__PROBLEM SET__.
A. Answer these questions from the Stancil biography, please, marking each answer (i), (ii), (iii):
(i) During which years did Dr. Stancil head the ECE Department at NC State?
(ii) Which magazine named the neutrino communications demonstration one of the Top 10 Physics Breakthroughs of 2012?
(iii) Which IEEE society did Dr. Stancil once serve as president?
B. Repeat a passage of the Stancil biography word for word. Begin at the words "While at CMU, he" and stop after "IEEE Magnetics Society.".
C. Pick up the Stancil biography after its last sentence and carry it on.

__EXTRACT TO READ__.
= = = = = = =

While at CMU, he served as associate head of the ECE Department and associate dean for academic affairs in the College of Engineering. He was head of the ECE Department at NC State from 2009 to 2023.
Dr. Stancil’s research has included such varied topics as magnetic films, optics, microwaves, wireless channels, antennas, remote labs, and particle physics. The demonstration of neutrino communications by a multidisciplinary team coordinated by Dr. Stancil was recognized by Physics World Magazine as one of the Top 10 Physics Breakthroughs of 2012. His work has received additional recognitions including an IR 100 Award and a Photonics Circle of Excellence Award. Dr. Stancil is a Fellow of the Institute of Electrical and Electronics Engineers and a past president of the IEEE Magnetics Society.

= = = = = = =

__SOURCE MATERIAL__.
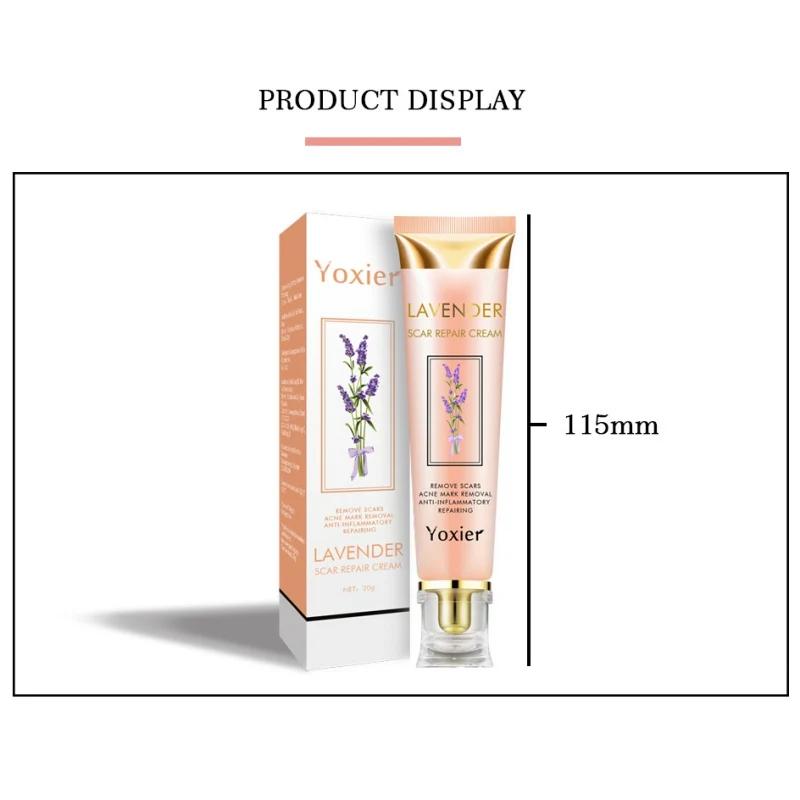 Крем для удаления рубцов корректор пигментации лечение акне растяжек шрамов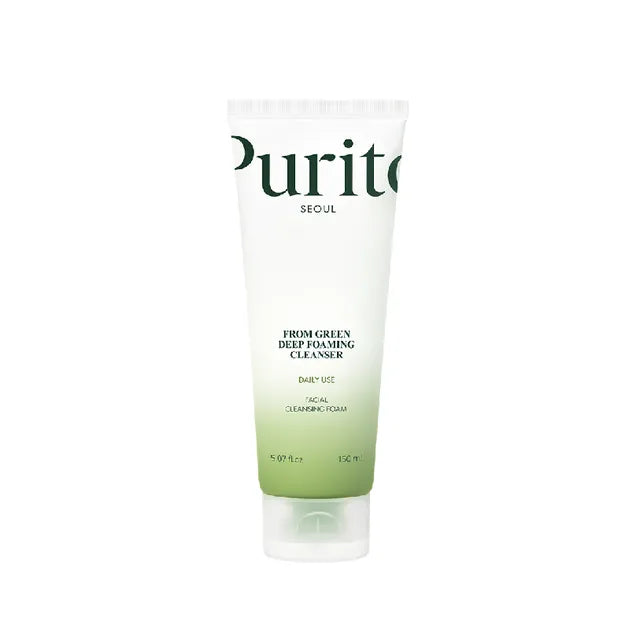 From Green Deep Foaming Cleanser [150ml] (EU)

= = = = = = =

__RESULTS OF THE TASKS__.
A.
(i) 2009 to 2023
(ii) Physics World Magazine
(iii) The IEEE Magnetics Society

B.
While at CMU, he served as associate head of the ECE Department and associate dean for academic affairs in the College of Engineering. He was head of the ECE Department at NC State from 2009 to 2023.
Dr. Stancil’s research has included such varied topics as magnetic films, optics, microwaves, wireless channels, antennas, remote labs, and particle physics. The demonstration of neutrino communications by a multidisciplinary team coordinated by Dr. Stancil was recognized by Physics World Magazine as one of the Top 10 Physics Breakthroughs of 2012. His work has received additional recognitions including an IR 100 Award and a Photonics Circle of Excellence Award. Dr. Stancil is a Fellow of the Institute of Electrical and Electronics Engineers and a past president of the IEEE Magnetics Society.

C.
The origins of quantum computing date back to the theoretical. Physicist Richard Feynmann first proposed the idea for quantum computing in 1981, suggesting a quantum computer could effectively simulate the quirky phenomena of quantum mechanics. Peter Shor and Lov Grover proposed the first quantum algorithms in the early 1990s. But it wasn’t until the 21st century that the first functioning quantum computers were developed.
Today, there’s an important distinction to make between noisy intermediate-scale quantum (NISQ) systems and error-corrected or fault-tolerant quantum systems. The former is called “noisy” because they are more susceptible to error from quantum decoherence and other sources of interference. It is believed that NISQ systems will still be useful for certain applications, and, in fact, all of the existing quantum computers are considered NISQ machines.
But fault-tolerant quantum systems attempt to detect and correct errors as they occur. In theory, that would make them more powerful and reliable than their NISQ counterparts, allowing them to execute long and complex quantum algorithms without significant fidelity loss.
“Five years ago, people thought that fault-tolerant quantum computing was probably several decades off,” Dr. Stancil says. “Now, the time horizon is considerably shorter than that. The hardware has improved at a remarkable pace.”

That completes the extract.